Alignment to EPSRC's strategies and research areas
Artificial intelligence technologies

AIMS's impact will be felt across domains of acute need within the UK. We expect AIMS to benefit: UK economic performance, through start-up creation; existing UK firms, both through research and addressing skills needs; UK health, by contributing to cancer research, and quality of life, through the delivery of autonomous vehicles; UK public understanding of and policy related to the transformational societal change engendered by autonomous systems.

Autonomous systems are acknowledged by essentially all stakeholders as important to the future UK economy. PwC claim that there is a £232 billion opportunity offered by AI to the UK economy by 2030 (10% of GDP). AIMS has an excellent track record of leadership in spinout creation, and will continue to foster the commercial projects of its students, through the provision of training in IP, licensing and entrepreneurship. With the help of Oxford Science Innovation (investment fund) and Oxford University Innovation (technology transfer office), student projects will be evaluated for commercial potential.

AIMS will also concretely contribute to UK economic competitiveness by meeting the UK's needs for experts in autonomous systems. To meet this need, AIMS will train cohorts with advanced skills that span the breadth of AI, machine learning, robotics, verification and sensor systems. The relevance of the training to the needs of industry will be ensured by the industrial partnerships at the heart of AIMS. These partnerships will also ensure that AIMS will produce research that directly targets UK industrial needs. Our partners span a wide range of UK sectors, including energy, transport, infrastructure, factory automation, finance, health, space and other extreme environments.

The autonomous systems that AIMS will enable also offer the prospect of epochal change in the UK's quality of life and health. As put by former Digital Secretary Matt Hancock, "whether it's improving travel, making banking easier or helping people live longer, AI is already revolutionising our economy and our society." AIMS will help to realise this potential through its delivery of trained experts and targeted research. In particular, two of the four Grand Challenge missions in the UK Industrial Strategy highlight the positive societal impact underpinned by autonomous systems. The "Artificial Intelligence and data" challenge has as its mission to "Use data, Artificial Intelligence and innovation to transform the prevention, early diagnosis and treatment of chronic diseases by 2030". To this mission, AIMS will contribute the outputs of its research pillar on cancer research. The "Future of mobility" challenge highlights the importance the autonomous vehicles will have in making transport "safer, cleaner and better connected." To this challenge, AIMS offers the world-leading research of its robotic systems research pillar.

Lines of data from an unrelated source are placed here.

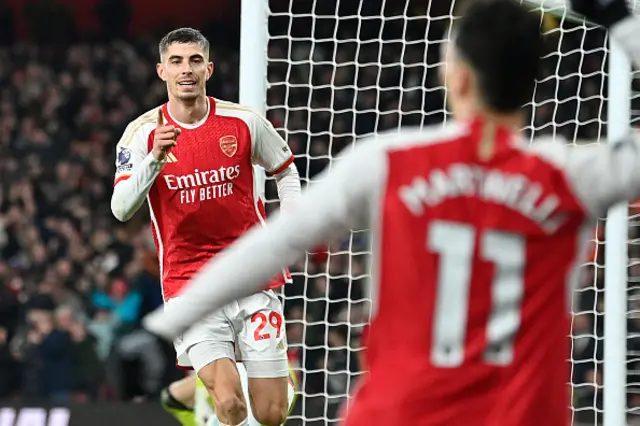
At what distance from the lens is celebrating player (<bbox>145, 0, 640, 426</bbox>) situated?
214cm

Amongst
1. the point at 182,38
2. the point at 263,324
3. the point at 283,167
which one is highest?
the point at 182,38

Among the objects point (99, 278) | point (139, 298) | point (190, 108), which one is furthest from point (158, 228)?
point (99, 278)

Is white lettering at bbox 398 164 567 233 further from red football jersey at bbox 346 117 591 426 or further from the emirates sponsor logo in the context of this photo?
the emirates sponsor logo

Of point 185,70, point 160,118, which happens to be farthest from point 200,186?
point 185,70

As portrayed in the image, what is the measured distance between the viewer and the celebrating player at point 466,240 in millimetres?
2139

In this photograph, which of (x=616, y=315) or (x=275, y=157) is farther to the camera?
(x=616, y=315)

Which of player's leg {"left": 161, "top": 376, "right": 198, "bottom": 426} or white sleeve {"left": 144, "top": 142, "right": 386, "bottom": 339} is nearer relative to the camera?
white sleeve {"left": 144, "top": 142, "right": 386, "bottom": 339}

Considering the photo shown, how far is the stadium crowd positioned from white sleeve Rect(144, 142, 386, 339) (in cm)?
524

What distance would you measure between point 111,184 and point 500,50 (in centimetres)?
1141

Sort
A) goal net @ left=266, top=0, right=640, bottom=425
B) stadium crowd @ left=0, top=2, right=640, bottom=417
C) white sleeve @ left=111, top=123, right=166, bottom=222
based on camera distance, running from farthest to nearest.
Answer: stadium crowd @ left=0, top=2, right=640, bottom=417
goal net @ left=266, top=0, right=640, bottom=425
white sleeve @ left=111, top=123, right=166, bottom=222

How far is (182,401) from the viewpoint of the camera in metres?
7.46

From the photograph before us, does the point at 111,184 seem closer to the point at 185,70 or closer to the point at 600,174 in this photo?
the point at 185,70

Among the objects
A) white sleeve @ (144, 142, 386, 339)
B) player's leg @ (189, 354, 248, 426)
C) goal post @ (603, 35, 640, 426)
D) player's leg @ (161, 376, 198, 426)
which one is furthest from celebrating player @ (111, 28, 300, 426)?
white sleeve @ (144, 142, 386, 339)

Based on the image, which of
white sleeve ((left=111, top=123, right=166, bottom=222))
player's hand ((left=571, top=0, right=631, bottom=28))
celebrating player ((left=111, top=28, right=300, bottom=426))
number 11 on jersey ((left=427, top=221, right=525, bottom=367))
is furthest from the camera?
celebrating player ((left=111, top=28, right=300, bottom=426))
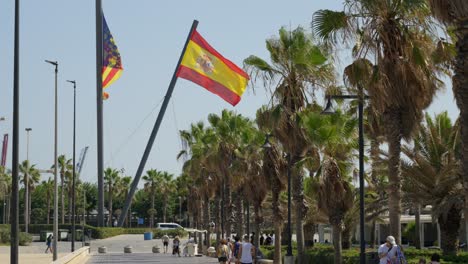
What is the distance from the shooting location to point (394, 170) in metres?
22.4

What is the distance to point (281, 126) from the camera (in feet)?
102

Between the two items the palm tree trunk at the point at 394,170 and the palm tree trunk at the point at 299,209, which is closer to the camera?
the palm tree trunk at the point at 394,170

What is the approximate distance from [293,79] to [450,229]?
318 inches

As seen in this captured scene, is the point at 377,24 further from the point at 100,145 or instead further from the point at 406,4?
the point at 100,145

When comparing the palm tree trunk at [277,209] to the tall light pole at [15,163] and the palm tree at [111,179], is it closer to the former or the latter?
the tall light pole at [15,163]

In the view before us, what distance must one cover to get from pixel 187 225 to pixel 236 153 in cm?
10951

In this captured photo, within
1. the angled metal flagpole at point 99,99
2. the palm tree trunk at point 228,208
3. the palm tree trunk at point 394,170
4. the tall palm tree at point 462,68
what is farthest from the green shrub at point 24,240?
the tall palm tree at point 462,68

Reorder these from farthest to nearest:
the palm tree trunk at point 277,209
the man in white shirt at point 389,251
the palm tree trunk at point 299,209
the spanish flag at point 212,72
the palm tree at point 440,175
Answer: the spanish flag at point 212,72 → the palm tree trunk at point 277,209 → the palm tree trunk at point 299,209 → the palm tree at point 440,175 → the man in white shirt at point 389,251

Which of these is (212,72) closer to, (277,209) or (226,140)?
(226,140)

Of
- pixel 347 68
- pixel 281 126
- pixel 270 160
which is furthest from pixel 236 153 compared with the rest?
pixel 347 68

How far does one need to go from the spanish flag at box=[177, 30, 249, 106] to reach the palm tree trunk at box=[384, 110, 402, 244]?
64.2 feet

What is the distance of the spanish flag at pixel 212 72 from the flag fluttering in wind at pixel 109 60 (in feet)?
48.7

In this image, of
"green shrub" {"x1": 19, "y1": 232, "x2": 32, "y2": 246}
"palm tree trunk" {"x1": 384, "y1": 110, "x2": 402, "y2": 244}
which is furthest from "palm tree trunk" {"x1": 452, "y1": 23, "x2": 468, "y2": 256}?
"green shrub" {"x1": 19, "y1": 232, "x2": 32, "y2": 246}

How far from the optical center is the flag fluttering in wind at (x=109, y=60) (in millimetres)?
69938
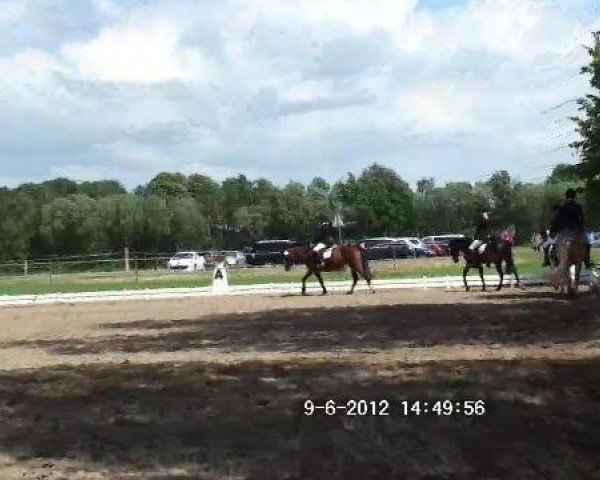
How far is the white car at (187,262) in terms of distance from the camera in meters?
61.3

AIMS will further promote the positive realisation of autonomous technologies through direct influence on policy. The world-leading academics amongst AIMS's supervisory pool are well-connected to policy formation e.g. Prof Osborne serving as a Commissioner on the Independent Commission on the Future of Work. Further, Dr Dan Mawson, Head of the Economy Unit; Economy and Strategic Analysis Team at BEIS will serve as an advisor to AIMS, ensuring bidirectional influence between policy objectives and AIMS research and training.

Broad understanding of autonomous systems is crucial in making a society robust to the transformations they will engender. AIMS will foster such understanding through its provision of opportunities for AIMS students to directly engage with the public. Given the broad societal importance of getting autonomous systems right, AIMS will deliver core training on the ethical, governance, economic and societal implications of autonomous systems.